Quote all of the entries word for word.

[Start of section]

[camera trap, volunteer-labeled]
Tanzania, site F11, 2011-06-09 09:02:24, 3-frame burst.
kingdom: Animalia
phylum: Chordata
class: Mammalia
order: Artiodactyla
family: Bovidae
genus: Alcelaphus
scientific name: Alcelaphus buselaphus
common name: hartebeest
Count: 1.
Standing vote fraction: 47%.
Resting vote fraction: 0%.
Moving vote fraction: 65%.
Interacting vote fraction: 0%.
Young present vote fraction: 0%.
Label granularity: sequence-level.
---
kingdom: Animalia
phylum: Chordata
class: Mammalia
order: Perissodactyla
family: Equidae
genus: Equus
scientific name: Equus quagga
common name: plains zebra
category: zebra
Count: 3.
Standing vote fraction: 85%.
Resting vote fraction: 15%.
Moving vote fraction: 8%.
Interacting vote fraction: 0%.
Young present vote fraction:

[End of section]

* [RESPONSE FOR THIS EXERCISE]:
[camera trap, volunteer-labeled]
Tanzania, site F11, 2011-06-09 09:02:24, 3-frame burst.
kingdom: Animalia
phylum: Chordata
class: Mammalia
order: Artiodactyla
family: Bovidae
genus: Alcelaphus
scientific name: Alcelaphus buselaphus
common name: hartebeest
Count: 1.
Standing vote fraction: 47%.
Resting vote fraction: 0%.
Moving vote fraction: 65%.
Interacting vote fraction: 0%.
Young present vote fraction: 0%.
Label granularity: sequence-level.
---
kingdom: Animalia
phylum: Chordata
class: Mammalia
order: Perissodactyla
family: Equidae
genus: Equus
scientific name: Equus quagga
common name: plains zebra
category: zebra
Count: 3.
Standing vote fraction: 85%.
Resting vote fraction: 15%.
Moving vote fraction: 8%.
Interacting vote fraction: 0%.
Young present vote fraction:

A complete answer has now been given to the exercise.